• _Exercise prompt_: Beginning with the line containing "Thinking about position, is the spruce" and continuing through the line containing "12.4 metres", write out only those lines from the data below, substituting "pine tree" for "spruce tree" and leaving everything else unchanged.

(Raw records)
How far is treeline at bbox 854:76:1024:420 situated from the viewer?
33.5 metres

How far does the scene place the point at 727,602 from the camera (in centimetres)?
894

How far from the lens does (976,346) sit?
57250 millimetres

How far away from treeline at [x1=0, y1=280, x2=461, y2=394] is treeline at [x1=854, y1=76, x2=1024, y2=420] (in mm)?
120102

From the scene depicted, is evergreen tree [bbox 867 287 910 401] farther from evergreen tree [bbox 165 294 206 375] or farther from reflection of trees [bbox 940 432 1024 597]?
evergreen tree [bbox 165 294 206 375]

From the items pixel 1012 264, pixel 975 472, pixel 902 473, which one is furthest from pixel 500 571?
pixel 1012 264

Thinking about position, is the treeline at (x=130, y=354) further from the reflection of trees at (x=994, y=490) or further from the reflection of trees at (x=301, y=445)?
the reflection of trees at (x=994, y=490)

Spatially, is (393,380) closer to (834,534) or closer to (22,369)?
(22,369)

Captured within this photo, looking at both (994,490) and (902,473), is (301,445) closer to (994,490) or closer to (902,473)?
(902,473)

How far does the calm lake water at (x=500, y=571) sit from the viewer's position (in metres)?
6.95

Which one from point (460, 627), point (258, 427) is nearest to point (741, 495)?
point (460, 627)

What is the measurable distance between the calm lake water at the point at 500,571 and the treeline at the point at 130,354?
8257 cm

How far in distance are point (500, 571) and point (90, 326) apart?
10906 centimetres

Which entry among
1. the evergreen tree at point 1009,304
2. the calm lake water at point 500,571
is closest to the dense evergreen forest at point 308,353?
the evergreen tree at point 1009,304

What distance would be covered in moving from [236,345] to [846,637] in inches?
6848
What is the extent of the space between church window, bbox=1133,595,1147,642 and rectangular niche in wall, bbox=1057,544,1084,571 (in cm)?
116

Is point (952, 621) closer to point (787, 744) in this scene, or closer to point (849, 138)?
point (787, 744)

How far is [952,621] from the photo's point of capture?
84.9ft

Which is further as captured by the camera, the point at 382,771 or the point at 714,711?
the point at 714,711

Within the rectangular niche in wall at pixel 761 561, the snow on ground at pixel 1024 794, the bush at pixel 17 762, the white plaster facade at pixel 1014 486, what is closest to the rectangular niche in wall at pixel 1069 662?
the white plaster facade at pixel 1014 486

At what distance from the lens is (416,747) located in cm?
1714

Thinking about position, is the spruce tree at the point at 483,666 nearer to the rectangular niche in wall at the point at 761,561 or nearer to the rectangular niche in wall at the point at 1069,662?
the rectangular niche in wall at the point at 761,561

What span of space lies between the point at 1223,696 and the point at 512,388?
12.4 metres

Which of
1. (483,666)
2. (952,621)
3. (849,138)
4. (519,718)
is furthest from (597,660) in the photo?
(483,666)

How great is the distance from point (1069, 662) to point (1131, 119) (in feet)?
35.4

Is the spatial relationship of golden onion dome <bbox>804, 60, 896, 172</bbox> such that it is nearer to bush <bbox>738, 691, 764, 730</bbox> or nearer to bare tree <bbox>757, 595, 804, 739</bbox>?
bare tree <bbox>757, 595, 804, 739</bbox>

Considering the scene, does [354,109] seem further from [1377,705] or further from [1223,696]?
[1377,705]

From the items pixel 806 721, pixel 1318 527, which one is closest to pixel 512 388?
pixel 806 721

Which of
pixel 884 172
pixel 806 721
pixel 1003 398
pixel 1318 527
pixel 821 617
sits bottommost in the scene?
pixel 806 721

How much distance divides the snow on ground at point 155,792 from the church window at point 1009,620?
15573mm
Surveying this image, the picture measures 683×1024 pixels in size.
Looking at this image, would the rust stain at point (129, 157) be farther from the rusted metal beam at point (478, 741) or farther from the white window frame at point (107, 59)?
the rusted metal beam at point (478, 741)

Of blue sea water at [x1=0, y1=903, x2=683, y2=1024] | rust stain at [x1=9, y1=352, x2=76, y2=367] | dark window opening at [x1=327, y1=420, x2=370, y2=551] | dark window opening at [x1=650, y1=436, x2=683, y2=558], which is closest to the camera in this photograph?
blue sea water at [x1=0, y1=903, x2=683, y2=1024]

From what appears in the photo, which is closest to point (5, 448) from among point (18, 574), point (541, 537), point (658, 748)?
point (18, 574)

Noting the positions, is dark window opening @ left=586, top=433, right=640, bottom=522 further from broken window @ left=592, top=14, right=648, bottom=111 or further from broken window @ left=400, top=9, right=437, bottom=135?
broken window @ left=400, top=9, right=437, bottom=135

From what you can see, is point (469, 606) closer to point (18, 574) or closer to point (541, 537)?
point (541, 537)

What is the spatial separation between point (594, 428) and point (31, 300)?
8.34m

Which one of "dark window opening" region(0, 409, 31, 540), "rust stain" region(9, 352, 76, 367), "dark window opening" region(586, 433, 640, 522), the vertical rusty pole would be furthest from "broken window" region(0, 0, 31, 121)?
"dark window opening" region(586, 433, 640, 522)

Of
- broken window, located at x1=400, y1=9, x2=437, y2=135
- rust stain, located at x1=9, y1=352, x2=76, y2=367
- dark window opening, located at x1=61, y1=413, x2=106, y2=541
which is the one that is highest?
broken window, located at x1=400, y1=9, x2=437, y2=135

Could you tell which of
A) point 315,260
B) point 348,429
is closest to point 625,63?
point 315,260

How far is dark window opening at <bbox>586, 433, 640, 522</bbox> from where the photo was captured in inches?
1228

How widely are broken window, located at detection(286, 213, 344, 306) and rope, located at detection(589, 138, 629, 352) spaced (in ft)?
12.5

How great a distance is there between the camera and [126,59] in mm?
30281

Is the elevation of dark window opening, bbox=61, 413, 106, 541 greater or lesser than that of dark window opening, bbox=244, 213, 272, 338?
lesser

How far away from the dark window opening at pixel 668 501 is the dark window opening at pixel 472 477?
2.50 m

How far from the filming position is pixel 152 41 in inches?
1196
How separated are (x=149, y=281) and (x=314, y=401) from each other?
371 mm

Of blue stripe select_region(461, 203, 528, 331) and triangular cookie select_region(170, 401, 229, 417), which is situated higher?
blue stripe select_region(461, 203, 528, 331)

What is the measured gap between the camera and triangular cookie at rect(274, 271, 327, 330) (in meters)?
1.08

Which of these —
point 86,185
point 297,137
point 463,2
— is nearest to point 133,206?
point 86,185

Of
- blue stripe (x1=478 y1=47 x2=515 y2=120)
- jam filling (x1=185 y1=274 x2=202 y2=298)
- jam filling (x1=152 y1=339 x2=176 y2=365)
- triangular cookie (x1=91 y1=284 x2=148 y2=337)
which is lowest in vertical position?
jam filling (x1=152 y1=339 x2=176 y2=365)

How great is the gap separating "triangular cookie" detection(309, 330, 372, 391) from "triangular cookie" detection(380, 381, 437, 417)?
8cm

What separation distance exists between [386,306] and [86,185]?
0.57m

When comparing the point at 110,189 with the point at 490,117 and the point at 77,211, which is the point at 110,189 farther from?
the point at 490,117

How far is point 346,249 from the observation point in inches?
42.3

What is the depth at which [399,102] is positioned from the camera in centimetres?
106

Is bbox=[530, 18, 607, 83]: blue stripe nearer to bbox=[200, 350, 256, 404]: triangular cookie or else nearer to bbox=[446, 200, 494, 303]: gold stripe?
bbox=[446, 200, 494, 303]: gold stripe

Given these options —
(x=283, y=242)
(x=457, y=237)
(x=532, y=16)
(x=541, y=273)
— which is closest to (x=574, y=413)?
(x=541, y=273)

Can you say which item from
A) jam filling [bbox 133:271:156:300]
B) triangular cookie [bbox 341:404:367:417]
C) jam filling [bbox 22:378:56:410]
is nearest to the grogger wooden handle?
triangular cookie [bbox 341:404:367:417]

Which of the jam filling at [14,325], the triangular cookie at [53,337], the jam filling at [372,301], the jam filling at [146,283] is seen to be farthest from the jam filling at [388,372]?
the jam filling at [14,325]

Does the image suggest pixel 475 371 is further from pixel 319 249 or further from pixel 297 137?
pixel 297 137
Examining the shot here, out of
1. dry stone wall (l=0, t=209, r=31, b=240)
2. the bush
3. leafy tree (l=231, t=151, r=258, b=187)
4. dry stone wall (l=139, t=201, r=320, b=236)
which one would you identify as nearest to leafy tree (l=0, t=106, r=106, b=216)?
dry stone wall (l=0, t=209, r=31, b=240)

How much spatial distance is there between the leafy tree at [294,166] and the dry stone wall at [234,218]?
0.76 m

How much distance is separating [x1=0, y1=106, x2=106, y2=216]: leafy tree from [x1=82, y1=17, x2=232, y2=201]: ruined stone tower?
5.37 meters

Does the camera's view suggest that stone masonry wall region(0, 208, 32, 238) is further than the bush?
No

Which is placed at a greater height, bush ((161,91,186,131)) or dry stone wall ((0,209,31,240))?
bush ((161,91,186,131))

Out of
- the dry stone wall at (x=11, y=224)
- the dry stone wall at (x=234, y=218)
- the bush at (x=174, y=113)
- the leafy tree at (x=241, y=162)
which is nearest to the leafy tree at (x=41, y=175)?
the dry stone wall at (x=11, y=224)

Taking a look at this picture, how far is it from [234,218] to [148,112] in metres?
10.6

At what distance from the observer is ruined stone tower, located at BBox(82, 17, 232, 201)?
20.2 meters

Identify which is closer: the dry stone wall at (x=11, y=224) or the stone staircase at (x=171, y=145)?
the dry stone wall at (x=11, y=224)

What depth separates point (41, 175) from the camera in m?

• _Answer below_:
Thinking about position, is the pine tree at the point at 483,666 nearer to the rectangular niche in wall at the point at 761,561 or nearer to the rectangular niche in wall at the point at 1069,662?
the rectangular niche in wall at the point at 761,561

What span of space lies between the point at 1223,696 and the point at 512,388?
12.4 metres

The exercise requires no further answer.